27 April 2009

Snapshot of Little 5 crazies

This past weekend I shot DJ and rapper Fatman Scoop at Jake's Nightclub in downtown Bloomington. Shot in the photographic sense of the word, of course, for the Indiana Daily Student. It was the end of Little 500 week, when the campus is basically wasted the entire week in the name of a bicycle race.

When I first biked over at 11:30 p.m., it was far too early and the place could have been a graveyard. I biked home, worked on a paper for an hour, and when I biked back the mood was picking up a bit.

I walked around outside, shooting the lines at Kilroy's Sports Bar that wrapped around the corner and disappeared down the alley. I shot the line of students at the ATM across the street. I shot the police cars outside the bar, and a policeman helping some girl whose foot was bleeding.

"Are you a photographer?" a girl asked as she stumbled into me. "Who are you shooting for? I'm a journalism major, ahahaha." I gave her a look that said, "I don't want to talk with you," and she teetered away. I turned to shoot a street vendor selling hot dogs.

I went back to Jake's in hopes that Fatman would be doing his thing so I could shoot him and go home. The first thing he said to announce his presence was, "This looks like a motherfuckin high school party. None of you fuckers are dancing. And turn the damn light off - no one wants to see me." Oh shat, I do! Have a little love for photographers.
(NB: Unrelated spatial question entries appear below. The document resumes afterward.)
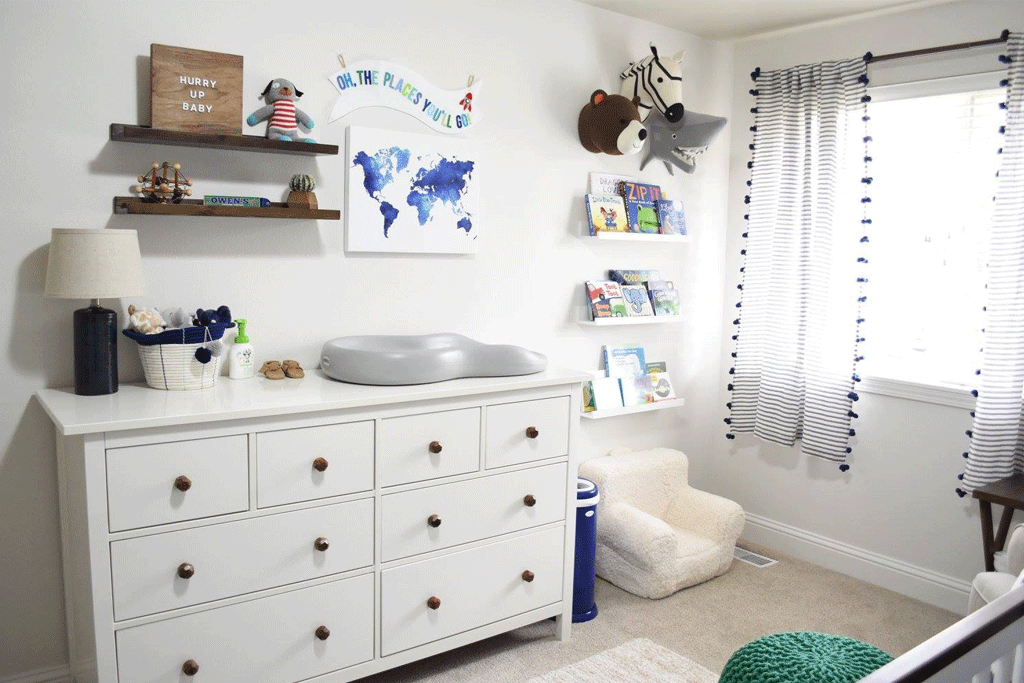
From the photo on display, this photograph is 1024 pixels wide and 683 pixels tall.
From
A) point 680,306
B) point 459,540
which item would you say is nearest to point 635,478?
point 680,306

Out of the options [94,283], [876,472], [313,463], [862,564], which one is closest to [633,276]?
[876,472]

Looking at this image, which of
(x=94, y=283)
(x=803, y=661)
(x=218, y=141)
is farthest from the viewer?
(x=218, y=141)

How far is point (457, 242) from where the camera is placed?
295 cm

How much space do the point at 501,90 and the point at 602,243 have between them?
0.78m

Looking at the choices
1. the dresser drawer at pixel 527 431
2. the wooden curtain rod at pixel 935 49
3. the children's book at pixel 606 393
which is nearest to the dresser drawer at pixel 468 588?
the dresser drawer at pixel 527 431

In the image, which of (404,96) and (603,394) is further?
(603,394)

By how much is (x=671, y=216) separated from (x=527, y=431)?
4.67 feet

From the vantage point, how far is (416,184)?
9.28 ft

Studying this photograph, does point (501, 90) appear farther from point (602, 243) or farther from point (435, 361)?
point (435, 361)

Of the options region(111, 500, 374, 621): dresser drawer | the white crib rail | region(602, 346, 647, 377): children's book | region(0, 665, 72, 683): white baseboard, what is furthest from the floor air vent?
region(0, 665, 72, 683): white baseboard

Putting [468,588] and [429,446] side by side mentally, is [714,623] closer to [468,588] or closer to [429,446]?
[468,588]

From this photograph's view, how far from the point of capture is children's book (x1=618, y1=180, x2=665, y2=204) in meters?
3.44

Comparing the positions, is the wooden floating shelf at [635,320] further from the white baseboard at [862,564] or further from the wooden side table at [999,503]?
the wooden side table at [999,503]

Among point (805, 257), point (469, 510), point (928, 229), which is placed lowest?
point (469, 510)
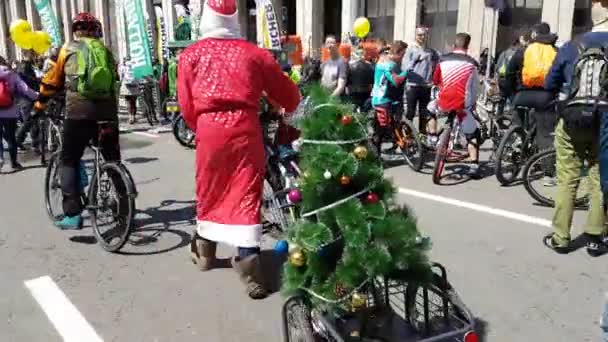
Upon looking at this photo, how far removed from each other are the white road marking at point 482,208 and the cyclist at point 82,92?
135 inches

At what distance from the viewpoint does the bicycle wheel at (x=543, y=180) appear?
559cm

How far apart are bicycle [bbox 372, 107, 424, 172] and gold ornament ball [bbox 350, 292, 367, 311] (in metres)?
4.85

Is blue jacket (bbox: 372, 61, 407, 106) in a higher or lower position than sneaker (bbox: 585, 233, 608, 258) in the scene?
higher

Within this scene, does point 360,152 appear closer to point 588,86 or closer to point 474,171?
point 588,86

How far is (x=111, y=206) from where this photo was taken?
15.6ft

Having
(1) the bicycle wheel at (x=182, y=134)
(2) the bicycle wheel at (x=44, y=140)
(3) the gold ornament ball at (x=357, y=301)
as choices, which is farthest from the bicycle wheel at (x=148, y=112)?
(3) the gold ornament ball at (x=357, y=301)

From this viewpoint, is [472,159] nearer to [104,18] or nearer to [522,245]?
[522,245]

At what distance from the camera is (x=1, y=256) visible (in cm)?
476

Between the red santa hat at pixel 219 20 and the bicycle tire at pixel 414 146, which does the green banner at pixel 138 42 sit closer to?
the bicycle tire at pixel 414 146

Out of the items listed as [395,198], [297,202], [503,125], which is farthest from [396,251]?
[503,125]

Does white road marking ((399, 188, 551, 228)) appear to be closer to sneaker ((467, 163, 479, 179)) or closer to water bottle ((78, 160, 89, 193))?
sneaker ((467, 163, 479, 179))

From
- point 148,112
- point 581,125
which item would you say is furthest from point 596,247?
point 148,112

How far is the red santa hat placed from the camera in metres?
3.54

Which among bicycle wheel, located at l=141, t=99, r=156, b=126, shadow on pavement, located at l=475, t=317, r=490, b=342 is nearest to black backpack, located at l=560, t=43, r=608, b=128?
shadow on pavement, located at l=475, t=317, r=490, b=342
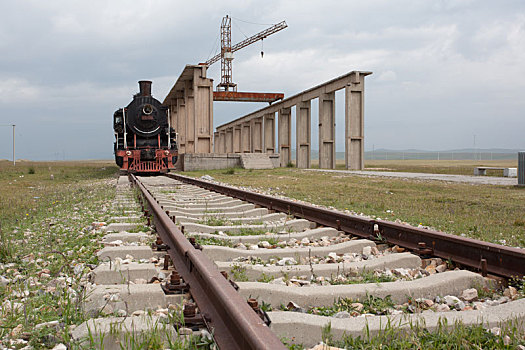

Then the music kicked up a notch, I gave thanks to the Lord Almighty for my earplugs, and Fatman was rapping, "Put your hands in the air, motherfuckers. Put your hands in the air, motherfuckers." The place throbbed with the beat, with undergrads grinding into each other, with beer spilling onto my sandals. I put my eye to the box of my viewfinder and tried to coax my camera into focusing despite the flashing lights and jostles. I shot what I needed, then headed back into the warm night to take a shower and go to bed like the old grad student that I am.

People thought I was crazy to sign up for this event. "How'd you get into that gig?," a friend asked. I wonder the same myself. I think it's the same reason I'm addicted to traveling and put myself in all kinds of new and awkward situations. It's about the experience. It's about the awkwardess and seeing, feeling and breathing someone else's world. Call me crazy, but I love this stuff. I thrive on awkwardness. I laugh when I'm uncomfortable. And I put my motherlovin hands in the air.